Health and Disability Commissioner orders Health NZ to apologise to family of woman who died of sepsis after procedure
- Hge News
- Feb 3
- 3 min read
When a woman underwent an outpatient procedure to remove cancer from her small intestine, a suspected perforation occurred and she was admitted to hospital as a precautionary measure.

But during her admission, the woman’s condition deteriorated and she was diagnosed with pancreatitis.
Three weeks after the initial procedure, the woman, in her 70s, had emergency surgery to treat the perforation but died days later of sepsis.
Now, Deputy Health and Disability Commissioner Carolyn Cooper has released a report into the woman’s post-operative care which found several deficiencies.
Cooper said the inadequate care provided was not the result of isolated incidents involving one or two staff.
“They were widespread, involving many staff members, which is a reflection of Health NZ’s poor systems at the time, which I consider constitutes a departure from the expected standard of care for [the woman].”
According to the report released today, the woman’s case was brought to the attention of the Health and Disability Commissioner (HDC) in a complaint by her grandson about her care.
The report, which does not name the woman or the health board involved, said the procedure used to remove the woman’s cancer was technically complex and risked perforation, bleeding, and pancreatitis.
While the cancer was successfully removed, it was recorded there was a possible micro-perforation at the opening of the woman’s pancreatic duct caused by a thin wire used to control the movement of equipment during surgery.
The gastroenterologist who performed the surgery inserted a metal stent, a tube to open the passageway, as a standard treatment for possible perforations.

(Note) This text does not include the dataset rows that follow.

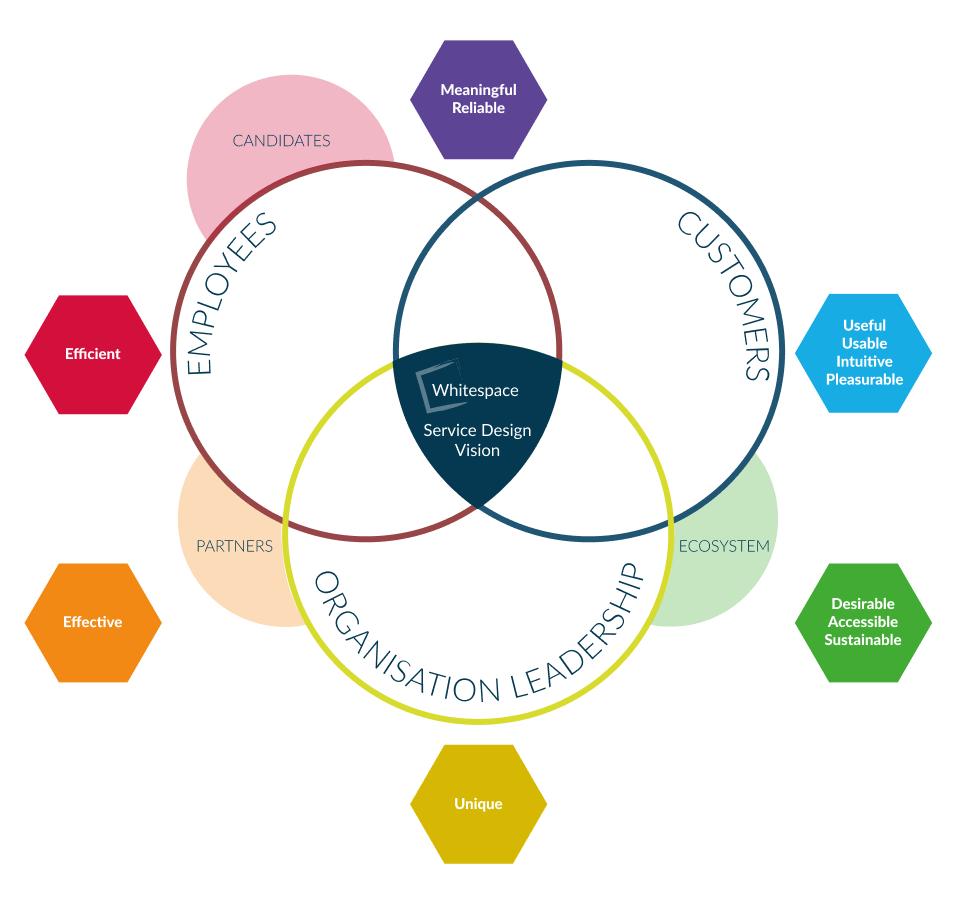 Whitespace Service Design Vision Part 4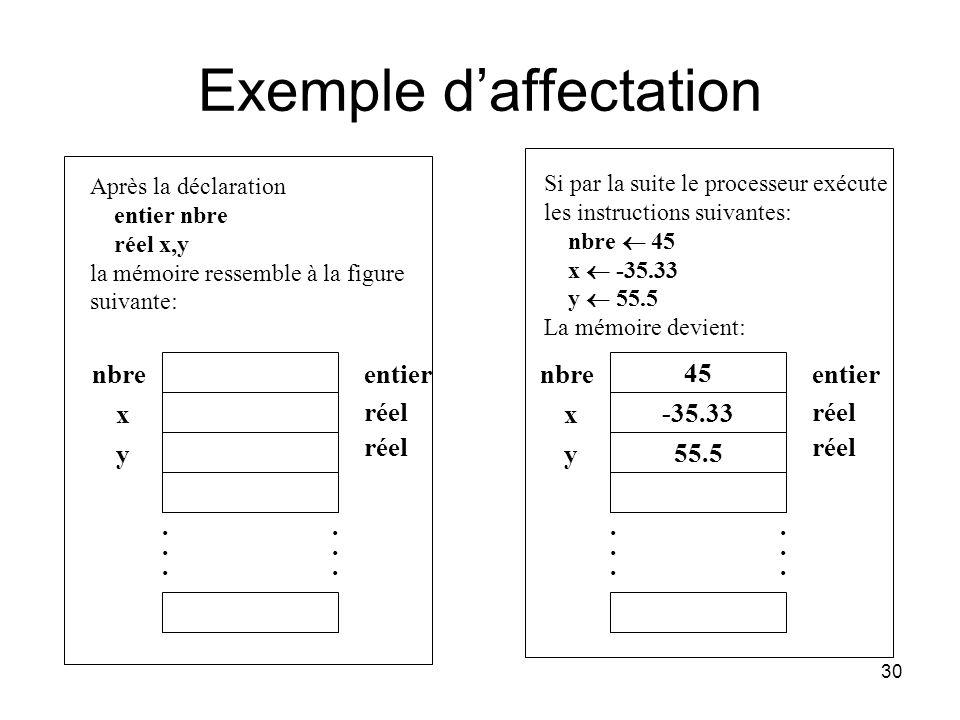 30 Exemple daffectation nbre x y entier réel............ Après la déclaration entier nbre réel x,y la mémoire ressemble à la figure suivante: 45 55.5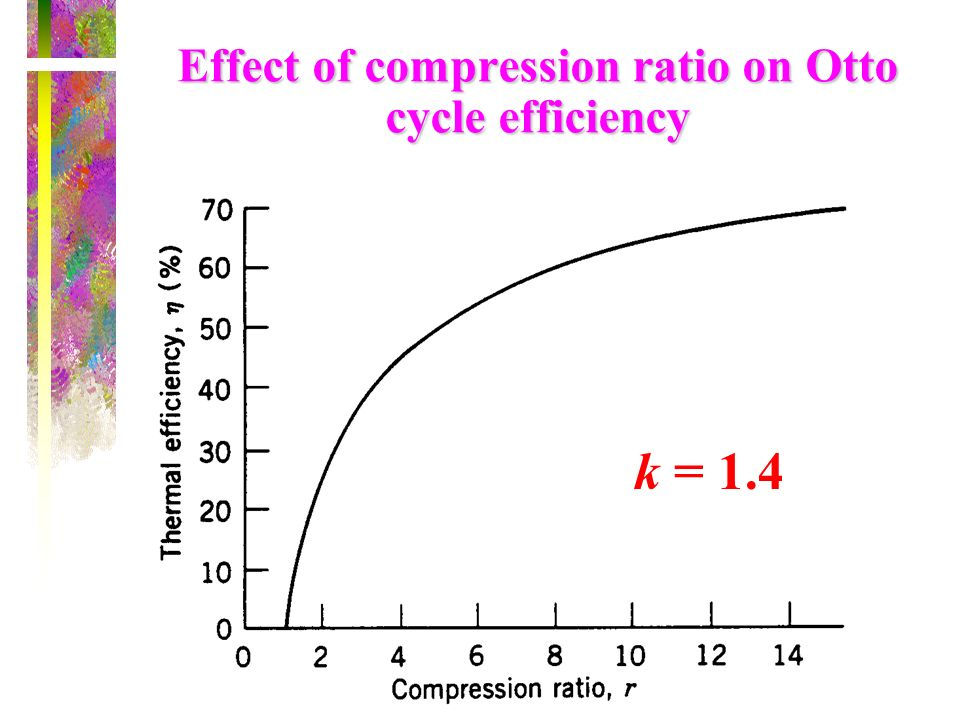 Effect of compression ratio on Otto cycle efficiency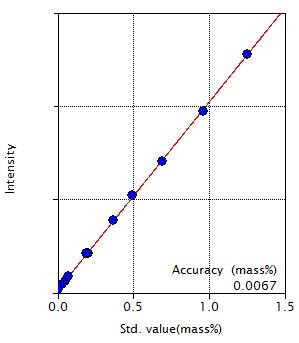 Calibration curve of Mo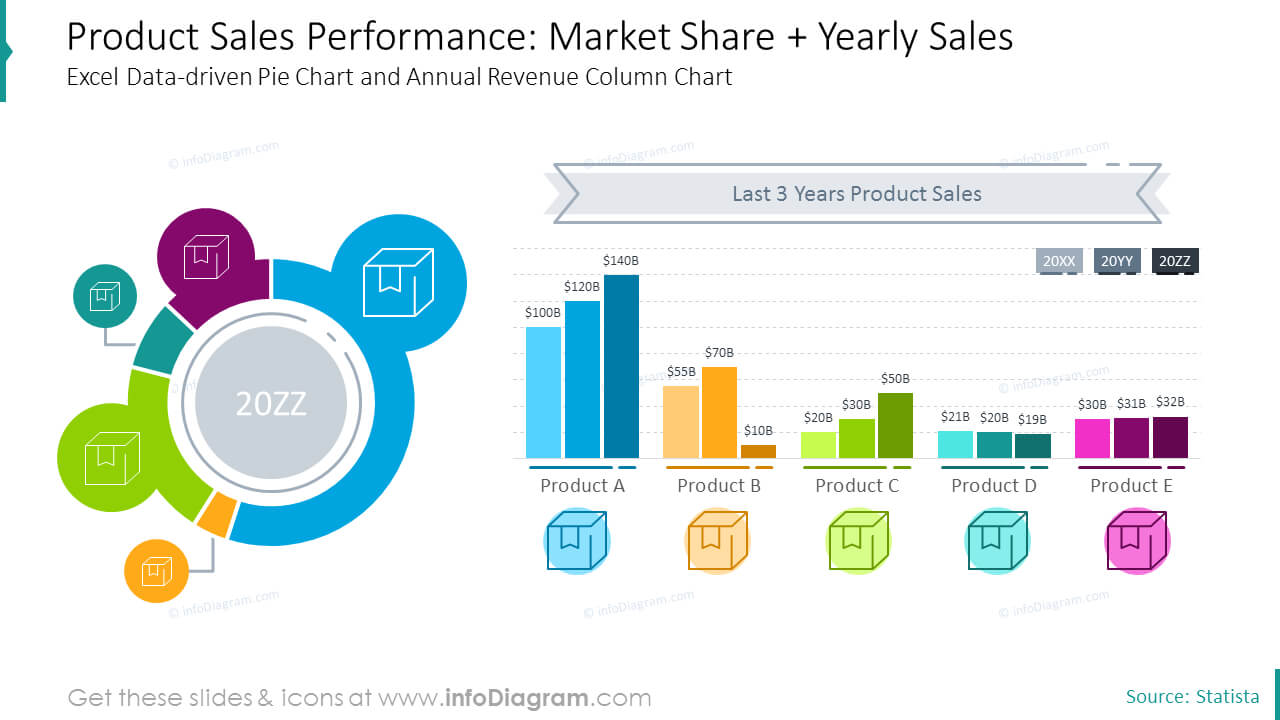 12 Creative Charts For Product Sales Report Annual Review with Sales Report Template Powerpoint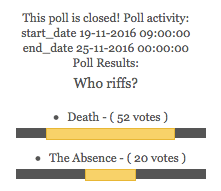 death-the-absence-results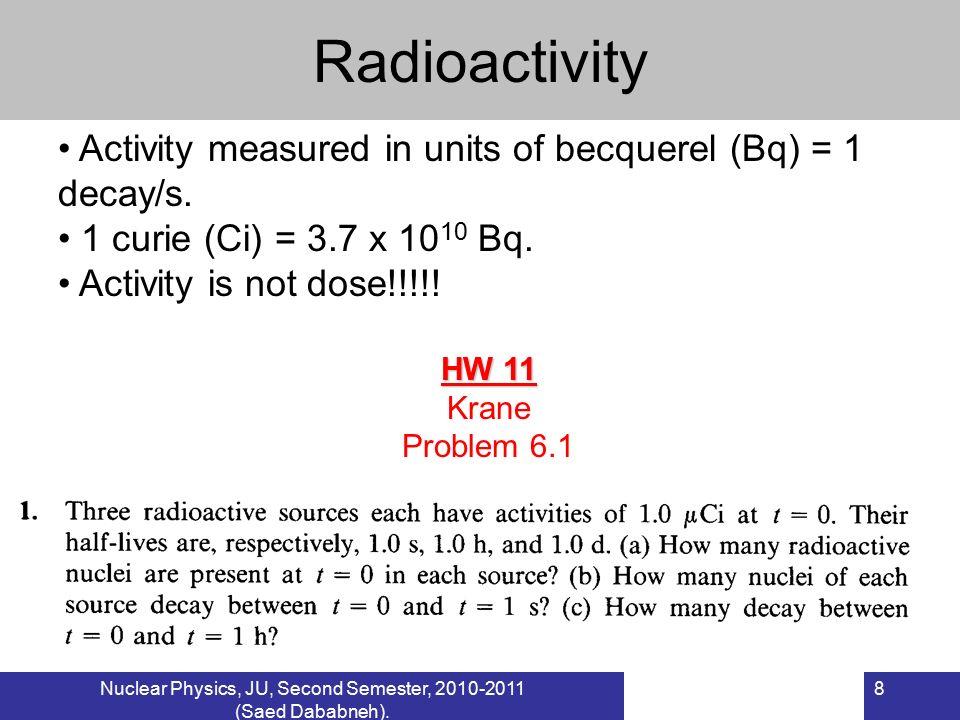 Nuclear Physics JU Second Semester Saed Dababneh 1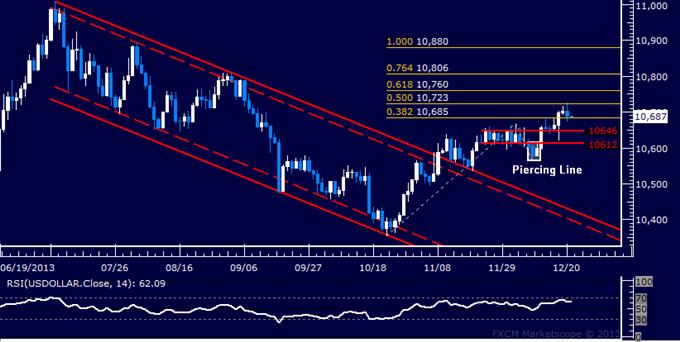 Forex: US Dollar Technische Analyse – Bei 4-Monatshoch verarbeiten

The patient was admitted to hospital and given antibiotics.
But during her stay she developed pancreatitis and her condition fluctuated between periods of improvement and deterioration.
She was managed non-surgically under the care of four specialists.
The report stated she was cared for in the gastroenterology ward where she suffered vomiting, nausea, bloating and abdominal pain.
She was given intravenous fluids, anti-nausea medication and pain relief, and had
X-rays that were considered normal and did not show evidence of perforation.
However, blood tests later showed the woman’s inflammatory markers were elevated, and she had a fever.
After further investigation, a CT scan reported a swollen pancreas with mild to moderate amounts of free fluid.
The scan was consistent with moderately severe pancreatitis but also did not show a perforation.
The woman’s care was transferred to general surgery, where her symptoms continued to fluctuate and her temperature spiked at least once a day.
She was reviewed four times and it was noted that despite her pancreatitis, she was eating and drinking and that she was “bloated but a lot better”.
A secondary diagnosis of constipation and dehydration was made, and a dietary plan was made that included laxatives.
The woman’s temperatures continued to spike but a registrar explained that post-procedure bloating was expected, and she could be discharged if her fevers settled and she was eating and drinking normally.
Her care was eventually transferred to an upper GI specialist who went on to suspect the woman likely had a contained “retroperitoneal type two perforation” and that this was complicated by pancreatitis.
The specialist ordered a further CT scan, dietitian input and antibiotics to continue.
The scan showed no abscess but indicated a progressive inflammatory change of the duodenum, the first part of the small intestine, and pancreas, with a moderate fluid collection.